Kalau saya jadi Anang, inilah yang akan disaksikan pemirsa telepisi.
Dua motor voorrijder berhenti di area parkir rumah sakit. Mobil Toyota Alphard menyusul di belakangnya. Dua mobil kru telepisi berhenti di belakang Alphar, lengkapnya Alpharcino, teman Robert de Niro. Pintu-pintu mobil yang ditumpangi kru tipi membuka. Dari dalamnya melompat beberapa orang dengan membawa perlengkapan syuting.
Para kru kemudian bersiap di sekitar Alphard. Ada yang memanggul kamera. Ada yang membawa payung. Ada yang membawa mike yang ditaruh di ujung tongkat.
Sutradara bersiap-siap. “Camera... action!” teriak sutradara.
Istri saya, Chaca, dibopong keluar dari Alphard. Wajahnya cantik rupawan, mirip rembulan di balik awan. Kemudia ia didudukan di kursi roda. Lalu sebagai suami siaga yang baik dan benar saya mendorongnya. Tidak lupa saya melempar senyum cengengesan ke arah kamera.
Sampai di meja pendaftara saya berhenti. “Bu suster, istri saya mau melahirkan, nih.”
Suster manjawab, “Mau melahirkan dengan cara apa? Kami menawarkan dua menu, normal dan caesar. Bapak tinggal pilih, mana yang disuka.”
“Kalau normal bagaimana, kalau caersar bagaimana?” sahutku. Sekali lagi aku melihat kamera dan tersenyum cengegesan.
“Kalau yang normal tidak pakai operasi. Bayi keluar lewat vagina ibu.”

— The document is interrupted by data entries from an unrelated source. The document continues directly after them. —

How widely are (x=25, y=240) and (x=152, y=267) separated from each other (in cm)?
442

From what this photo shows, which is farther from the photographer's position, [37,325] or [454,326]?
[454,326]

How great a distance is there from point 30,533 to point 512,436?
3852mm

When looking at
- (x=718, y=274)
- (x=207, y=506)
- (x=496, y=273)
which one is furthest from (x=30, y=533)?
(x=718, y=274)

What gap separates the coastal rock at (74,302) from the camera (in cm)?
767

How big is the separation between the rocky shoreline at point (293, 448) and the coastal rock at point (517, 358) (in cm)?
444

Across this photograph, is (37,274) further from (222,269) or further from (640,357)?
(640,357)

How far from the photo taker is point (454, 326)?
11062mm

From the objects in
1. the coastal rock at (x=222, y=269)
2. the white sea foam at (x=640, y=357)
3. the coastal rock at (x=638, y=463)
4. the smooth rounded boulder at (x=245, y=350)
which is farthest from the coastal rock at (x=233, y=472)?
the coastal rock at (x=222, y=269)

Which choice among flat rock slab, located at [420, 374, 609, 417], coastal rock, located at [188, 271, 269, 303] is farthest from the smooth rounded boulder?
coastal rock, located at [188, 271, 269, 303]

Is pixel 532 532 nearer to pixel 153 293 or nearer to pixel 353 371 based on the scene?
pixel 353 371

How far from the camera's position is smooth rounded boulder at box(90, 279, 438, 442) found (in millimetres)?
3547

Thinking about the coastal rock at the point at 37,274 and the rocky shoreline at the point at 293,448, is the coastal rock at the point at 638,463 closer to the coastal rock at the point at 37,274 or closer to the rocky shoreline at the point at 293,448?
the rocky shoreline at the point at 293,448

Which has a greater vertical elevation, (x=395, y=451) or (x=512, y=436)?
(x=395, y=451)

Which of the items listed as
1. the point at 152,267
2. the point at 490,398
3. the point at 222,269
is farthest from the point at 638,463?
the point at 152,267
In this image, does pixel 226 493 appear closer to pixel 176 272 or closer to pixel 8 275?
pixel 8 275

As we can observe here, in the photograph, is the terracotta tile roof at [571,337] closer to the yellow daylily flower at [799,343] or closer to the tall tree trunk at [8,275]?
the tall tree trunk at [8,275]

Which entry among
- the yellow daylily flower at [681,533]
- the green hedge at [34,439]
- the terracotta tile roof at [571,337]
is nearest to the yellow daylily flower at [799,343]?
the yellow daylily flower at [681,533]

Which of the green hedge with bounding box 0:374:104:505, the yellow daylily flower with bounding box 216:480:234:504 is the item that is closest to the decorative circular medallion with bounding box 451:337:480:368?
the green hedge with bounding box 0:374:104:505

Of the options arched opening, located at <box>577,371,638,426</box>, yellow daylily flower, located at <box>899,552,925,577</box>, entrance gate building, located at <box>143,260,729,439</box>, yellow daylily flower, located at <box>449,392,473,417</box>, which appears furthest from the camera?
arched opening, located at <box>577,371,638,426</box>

Lagi saya menatap kamera, lalu berkata, “Apa, lewat vagina! Apa cukup? Punya saya saja dibilang kebesaran, apalagi kepala bayi.” Saya berbalik menghadap suster, “Kalau begitu yang caesar bagaimana?”
“Kalau yang caesar, bayi dikeluarkan lewat perut ibu setelah menyobeknya.”
Kembali saya menghadap kamera, “Tidak masalah perutnya yang disobek, asal jangan vaginanya saja.”
“Apalagi bedanya?’ tanyaku lagi.
“Kalau caesar tidak sakit, tapi kalau normal sakit.”
Saya kembali menghadap kamera, “Pemirsa di rumah, inilah penjelasan dari suster tentang perbedaan melahirkan lewat cara normal dan caesar. Semoga penjelasan Ibu Suster tadi menjadi edukasi bagi pemirsa semua. Untuk penjelasan selanjutnya silahkan bertanya kepada fraksi saya di DPR.” Lantas saya kembali menghadap suster, “Ibu suster apa ada perbedaannya lagi?”
“Ada!” sahut Suster cepat, “Kalau yang normal karetnya satu, kalau yang caesar karetnya dua.’
"Memangnya saya ini sedang pesen rujak."